Millî İktisattan İslam İktisat Düşüncesine: Ekonomik Çağdaşlaşmada Özgünlük Arayışı

by

İbn Haldun’un ortaya koyduğu organizmacı devlet kuramına göre ‘devletler de tıpkı insanlar gibi doğar, büyür, yaşlanır ve ölürler’ tezi yaklaşık altı asır boyunca cihan devleti olarak ayakta kalan ve bu sürede çeşitli siyasi kazanımlar ve kayıplar yaşayan Osmanlı Devleti için de geçerlidir. 13. yüzyılda Anadolu’da siyasi bir güç olarak ortaya çıkmış, 15. yüzyılda İstanbul’un fethi ile siyasi ve coğrafi genişlemesi önlenemez hale gelmiş olan Osmanlı Devleti özellikle 17. yüzyılın sonlarından itibaren Avrupa’da yaşanan bilimsel devrimin sanayi ve teknoloji gibi iktisadi ve politik alanlarda Batı lehine üstünlük sağlamasıyla birlikte giderek güç kaybı yaşamaya başlamıştır. Bunun neticesinde Osmanlı Devleti kendi içerisinde ve uluslararası düzlemde askeri, siyasi, sosyal ve iktisadi alanda geri kalmışlık hissiyatına kapılırken Avrupa’da ise Sanayi Devrimi ile ortaya çıkan yüksek refah üretimi tüm Batı’ya yayılmıştır.

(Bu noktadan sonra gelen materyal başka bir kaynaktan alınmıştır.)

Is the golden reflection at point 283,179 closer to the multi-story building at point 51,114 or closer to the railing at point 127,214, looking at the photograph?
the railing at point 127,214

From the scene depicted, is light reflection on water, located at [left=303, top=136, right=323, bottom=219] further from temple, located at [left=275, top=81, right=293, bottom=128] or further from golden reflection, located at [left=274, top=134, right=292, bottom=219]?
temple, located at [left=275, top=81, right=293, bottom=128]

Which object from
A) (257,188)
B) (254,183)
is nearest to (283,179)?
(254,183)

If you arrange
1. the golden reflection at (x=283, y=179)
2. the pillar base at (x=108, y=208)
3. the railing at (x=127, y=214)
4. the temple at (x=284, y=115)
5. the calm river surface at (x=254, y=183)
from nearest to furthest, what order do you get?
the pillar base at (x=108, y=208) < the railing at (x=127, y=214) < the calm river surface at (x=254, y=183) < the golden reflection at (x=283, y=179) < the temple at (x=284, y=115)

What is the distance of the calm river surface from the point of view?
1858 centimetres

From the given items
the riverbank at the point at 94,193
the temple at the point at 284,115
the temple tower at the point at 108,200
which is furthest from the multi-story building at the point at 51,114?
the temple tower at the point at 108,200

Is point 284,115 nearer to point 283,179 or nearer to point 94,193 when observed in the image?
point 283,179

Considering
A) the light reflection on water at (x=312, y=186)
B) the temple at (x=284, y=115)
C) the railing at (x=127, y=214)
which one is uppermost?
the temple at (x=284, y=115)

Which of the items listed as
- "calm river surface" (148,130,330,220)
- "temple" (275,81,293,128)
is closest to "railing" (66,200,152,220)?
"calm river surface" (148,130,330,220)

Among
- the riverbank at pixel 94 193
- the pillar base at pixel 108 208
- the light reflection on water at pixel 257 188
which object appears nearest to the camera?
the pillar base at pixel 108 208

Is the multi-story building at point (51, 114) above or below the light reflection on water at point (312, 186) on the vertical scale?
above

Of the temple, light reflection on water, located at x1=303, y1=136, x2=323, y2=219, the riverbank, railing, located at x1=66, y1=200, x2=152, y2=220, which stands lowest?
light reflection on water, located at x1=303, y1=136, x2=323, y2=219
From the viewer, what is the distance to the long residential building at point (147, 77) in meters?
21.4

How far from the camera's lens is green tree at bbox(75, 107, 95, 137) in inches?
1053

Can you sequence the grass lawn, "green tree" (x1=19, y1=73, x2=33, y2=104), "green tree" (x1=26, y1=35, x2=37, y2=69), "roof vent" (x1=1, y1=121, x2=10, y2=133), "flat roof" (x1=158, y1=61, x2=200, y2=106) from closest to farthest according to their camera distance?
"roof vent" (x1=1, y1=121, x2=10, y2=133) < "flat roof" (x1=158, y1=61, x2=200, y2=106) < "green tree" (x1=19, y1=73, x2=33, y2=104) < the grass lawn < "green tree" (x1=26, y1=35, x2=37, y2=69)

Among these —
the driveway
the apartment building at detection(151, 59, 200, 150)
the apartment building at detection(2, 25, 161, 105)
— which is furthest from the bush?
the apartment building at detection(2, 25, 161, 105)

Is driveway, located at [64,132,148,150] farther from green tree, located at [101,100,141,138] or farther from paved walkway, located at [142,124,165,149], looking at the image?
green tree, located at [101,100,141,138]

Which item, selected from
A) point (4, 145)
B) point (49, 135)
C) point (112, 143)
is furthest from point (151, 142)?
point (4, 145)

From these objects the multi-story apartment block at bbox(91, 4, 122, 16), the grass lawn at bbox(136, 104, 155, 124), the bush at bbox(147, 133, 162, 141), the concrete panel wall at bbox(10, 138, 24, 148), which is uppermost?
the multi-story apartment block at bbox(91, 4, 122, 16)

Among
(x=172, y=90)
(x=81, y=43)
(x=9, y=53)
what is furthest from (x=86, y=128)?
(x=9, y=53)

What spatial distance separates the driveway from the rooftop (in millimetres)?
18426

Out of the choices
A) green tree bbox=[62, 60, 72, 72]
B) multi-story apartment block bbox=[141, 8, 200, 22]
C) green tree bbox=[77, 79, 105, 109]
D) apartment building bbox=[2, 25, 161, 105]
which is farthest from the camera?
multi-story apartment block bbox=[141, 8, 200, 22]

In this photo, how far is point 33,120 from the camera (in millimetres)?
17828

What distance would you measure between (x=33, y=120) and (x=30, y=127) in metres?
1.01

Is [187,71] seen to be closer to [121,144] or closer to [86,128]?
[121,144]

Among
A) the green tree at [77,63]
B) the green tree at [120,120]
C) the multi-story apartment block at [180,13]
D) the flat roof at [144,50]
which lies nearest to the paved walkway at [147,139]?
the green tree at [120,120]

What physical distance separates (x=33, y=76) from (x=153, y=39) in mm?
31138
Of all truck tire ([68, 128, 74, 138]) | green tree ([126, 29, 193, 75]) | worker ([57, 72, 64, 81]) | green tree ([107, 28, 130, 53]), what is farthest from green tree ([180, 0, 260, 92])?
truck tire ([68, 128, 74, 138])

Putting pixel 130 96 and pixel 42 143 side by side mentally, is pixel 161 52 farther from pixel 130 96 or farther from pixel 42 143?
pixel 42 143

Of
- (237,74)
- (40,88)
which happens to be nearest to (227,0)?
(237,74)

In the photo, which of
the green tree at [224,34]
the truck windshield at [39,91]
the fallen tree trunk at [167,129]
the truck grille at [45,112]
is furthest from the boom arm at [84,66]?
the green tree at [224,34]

Osmanlı devlet adamları ve aydınları Avrupa’da gerçekleşen bu değişim karşısında farklı tepkiler vermişlerdir. Kimisi bu gelişmelerin getirdiği maddi refah boyutuna odaklanarak Osmanlı’nın ekonomik gerileyişi karşısında Batı’nın terakkisini Osmanlı için bir model olarak kabul etmeyi savunurken, kimisi de Batı’nın önerdiği maddi refahın beraberinde sosyal ve ahlaki yıkımlara sebep olacağını düşünerek Batıdaki gelişmelere karşı topyekûn bir karşı koyuşa başvurmuşlardır. Avrupa’nın gerisinde kaldıklarını kabul edip Batı’nın kalkınma reçetelerini uygulayarak tekrardan altın çağa dönme arzusu olan devlet adamları ve aydınları özellikle ahlaki sonuçları hesaba katarak ‘geri kalmışlık’ durumunu sorgulayan karşıt görüşe zamanla üstün gelmiş ve birçok alanda Batı’nın ilerleme modelinin takip edilmesini ve karşılaşılan sorunlara Batılı reflekslerden beslenen çözüm önerileri aramayı önermişlerdir. Çözüm arayışında olan Osmanlı aydınları ilkin mevcut durumun tespiti ve tahlilini yapmışlardır. Bunun için önce geri kalmışlık varsayımı kabul edilmiş ve bu geri kalmışlığın sebepleri etraflıca araştırılmıştır. Bu araştırma neticesinde bir ‘değişim’ sürecinin başlamasının zaruri olduğunu işaret etmişlerdir (Sayar, 2008).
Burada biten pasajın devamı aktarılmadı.